Тут-то и появился в распахнутой калитке Алкивиад в своем лазурном хитоне с египетским орнаментом и весело сказал, помахивая эбеновым посохом:

— Мир дому твоему, Сократ!

И в ответ на приглашающий жест учителя сесть остался стоять и прохаживаться взад-вперед, говоря:

— Опять твоя Ксантиппа бранится?

— Женщина, Алкивиад, гневается, дабы вызвать ответный гнев, это вроде взаимности в любви, — ответил Сократ.

Ксантиппа же, выходя с мотком бечевки и не замечая Алкивиада, которого считала за распутника, турнула пасынка из-за стола, говоря:

— А ну, сейчас же новый хитон надень! Через город пойдем. Пусть видят в тебе парня достойного, а не рвань-голытьбу, как твой непутевый отец!
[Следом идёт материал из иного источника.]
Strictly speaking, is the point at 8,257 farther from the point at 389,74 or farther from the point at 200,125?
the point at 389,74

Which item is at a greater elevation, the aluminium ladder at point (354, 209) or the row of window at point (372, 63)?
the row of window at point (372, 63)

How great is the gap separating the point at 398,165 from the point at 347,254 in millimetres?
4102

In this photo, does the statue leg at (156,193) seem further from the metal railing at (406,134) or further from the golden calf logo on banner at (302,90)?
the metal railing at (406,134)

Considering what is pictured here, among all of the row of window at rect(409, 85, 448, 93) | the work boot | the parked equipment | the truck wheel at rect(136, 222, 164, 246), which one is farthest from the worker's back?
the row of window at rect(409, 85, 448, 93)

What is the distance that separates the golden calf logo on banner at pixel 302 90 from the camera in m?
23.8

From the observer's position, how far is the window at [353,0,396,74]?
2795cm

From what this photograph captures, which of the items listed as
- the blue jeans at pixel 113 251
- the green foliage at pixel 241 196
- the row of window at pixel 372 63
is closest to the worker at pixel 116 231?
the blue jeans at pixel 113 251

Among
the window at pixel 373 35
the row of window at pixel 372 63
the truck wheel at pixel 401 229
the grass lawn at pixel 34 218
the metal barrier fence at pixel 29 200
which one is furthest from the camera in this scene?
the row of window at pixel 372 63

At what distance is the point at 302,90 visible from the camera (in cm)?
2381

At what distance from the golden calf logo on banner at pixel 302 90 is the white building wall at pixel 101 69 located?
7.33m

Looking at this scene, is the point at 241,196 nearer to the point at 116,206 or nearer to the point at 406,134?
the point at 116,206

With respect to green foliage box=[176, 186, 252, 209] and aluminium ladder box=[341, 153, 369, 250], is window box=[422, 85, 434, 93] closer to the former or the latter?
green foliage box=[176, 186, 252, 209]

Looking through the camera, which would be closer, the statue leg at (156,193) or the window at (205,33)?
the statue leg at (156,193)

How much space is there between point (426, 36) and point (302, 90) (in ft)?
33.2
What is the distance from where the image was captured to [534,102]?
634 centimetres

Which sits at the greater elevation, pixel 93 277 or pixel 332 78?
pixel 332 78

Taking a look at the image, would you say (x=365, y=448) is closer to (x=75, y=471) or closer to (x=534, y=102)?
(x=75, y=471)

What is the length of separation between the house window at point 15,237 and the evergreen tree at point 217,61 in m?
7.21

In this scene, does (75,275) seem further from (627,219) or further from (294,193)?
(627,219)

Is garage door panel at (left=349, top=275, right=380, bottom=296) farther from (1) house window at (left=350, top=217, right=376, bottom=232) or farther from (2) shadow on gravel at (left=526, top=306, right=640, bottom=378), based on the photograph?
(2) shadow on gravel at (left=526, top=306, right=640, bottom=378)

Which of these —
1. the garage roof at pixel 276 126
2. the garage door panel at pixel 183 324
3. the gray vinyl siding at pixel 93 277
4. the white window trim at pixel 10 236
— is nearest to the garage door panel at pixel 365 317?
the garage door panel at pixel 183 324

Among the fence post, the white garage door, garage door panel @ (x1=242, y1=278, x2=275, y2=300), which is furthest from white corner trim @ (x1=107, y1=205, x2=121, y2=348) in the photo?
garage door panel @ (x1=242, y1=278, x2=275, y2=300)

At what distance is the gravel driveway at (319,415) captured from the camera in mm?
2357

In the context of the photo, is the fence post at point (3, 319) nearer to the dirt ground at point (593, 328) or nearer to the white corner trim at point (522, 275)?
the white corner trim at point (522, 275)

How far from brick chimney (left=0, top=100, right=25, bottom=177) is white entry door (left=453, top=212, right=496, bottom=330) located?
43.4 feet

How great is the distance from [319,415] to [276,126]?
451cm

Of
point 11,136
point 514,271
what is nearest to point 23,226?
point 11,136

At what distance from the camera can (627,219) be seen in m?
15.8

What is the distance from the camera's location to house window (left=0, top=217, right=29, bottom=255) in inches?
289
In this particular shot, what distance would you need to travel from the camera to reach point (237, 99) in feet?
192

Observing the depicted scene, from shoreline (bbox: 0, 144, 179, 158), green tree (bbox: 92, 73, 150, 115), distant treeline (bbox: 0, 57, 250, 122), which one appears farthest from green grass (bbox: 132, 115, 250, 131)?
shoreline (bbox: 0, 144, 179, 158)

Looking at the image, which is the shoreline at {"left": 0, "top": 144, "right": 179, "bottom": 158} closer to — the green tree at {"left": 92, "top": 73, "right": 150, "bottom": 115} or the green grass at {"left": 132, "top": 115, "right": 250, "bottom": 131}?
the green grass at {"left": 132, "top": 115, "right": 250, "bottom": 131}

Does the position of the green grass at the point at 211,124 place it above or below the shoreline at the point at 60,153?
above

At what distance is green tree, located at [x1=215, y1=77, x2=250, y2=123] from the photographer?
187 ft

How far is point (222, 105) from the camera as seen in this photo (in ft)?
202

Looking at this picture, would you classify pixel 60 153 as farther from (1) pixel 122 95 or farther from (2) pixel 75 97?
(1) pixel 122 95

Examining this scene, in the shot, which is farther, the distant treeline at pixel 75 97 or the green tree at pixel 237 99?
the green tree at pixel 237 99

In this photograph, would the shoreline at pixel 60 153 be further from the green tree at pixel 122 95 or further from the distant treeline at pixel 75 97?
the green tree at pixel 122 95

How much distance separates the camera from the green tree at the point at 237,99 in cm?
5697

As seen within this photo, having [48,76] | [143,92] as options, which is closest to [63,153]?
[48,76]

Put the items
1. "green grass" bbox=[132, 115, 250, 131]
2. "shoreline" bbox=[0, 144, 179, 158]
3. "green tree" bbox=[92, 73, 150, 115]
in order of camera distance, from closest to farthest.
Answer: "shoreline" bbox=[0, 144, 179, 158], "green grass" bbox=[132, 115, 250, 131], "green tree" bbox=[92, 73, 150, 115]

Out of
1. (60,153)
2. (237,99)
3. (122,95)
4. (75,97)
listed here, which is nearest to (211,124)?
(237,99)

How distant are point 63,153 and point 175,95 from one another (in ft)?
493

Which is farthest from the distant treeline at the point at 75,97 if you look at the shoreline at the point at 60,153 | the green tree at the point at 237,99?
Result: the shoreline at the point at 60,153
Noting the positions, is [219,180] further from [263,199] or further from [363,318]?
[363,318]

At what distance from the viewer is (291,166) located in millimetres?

Алкивиад же, поглядывая на Ксантиппу, беззвучно смеялся.

И, собрав в корзину все необходимое, спросила Ксантиппа, метнув на мужа взгляд своих черных, сверкающих глаз:

— Ты придешь на подвязку лозы?

— Если не представится дела важнее, — мирно ответил Сократ.

И, выходя с корзиной в руке за Лампроклом, бросила Ксантиппа за калиткой:

— Ладно! Ужо попросишь у меня пожрать, шалопут ты этакий!

И когда Ксантиппа с пасынком ушли, Алкивиад спросил:

— Как ты можешь, Сократ, унижать себя такой сварливой женщиной?

И Сократ сказал, допив молоко:

— Сварливая жена для меня все равно что для тебя норовистые кони: ведь, одолев такого коня, ты легко справляешься с остальными. Так же и я на вздорном нраве Ксантиппы учусь обхождению с норовистыми людьми.

Алкивиад же, вспомнив, зачем он пришел, сказал, похаживая и тщеславно улыбаясь:

— Как бы ты посмотрел, Сократ, если бы я, занявшись государственными делами, предложил избрать себя на какую-либо высшую должность? Ведь из наших архонтов, стратегов песок сыплется, потому-то и не способны они, избавив страну от лишений, вернуть Афинам славу первого города Эллады…

И Сократ сказал:

— Но разве возраст определяет пригодность человека к высшим должностям, а не уменье разумно управлять делами?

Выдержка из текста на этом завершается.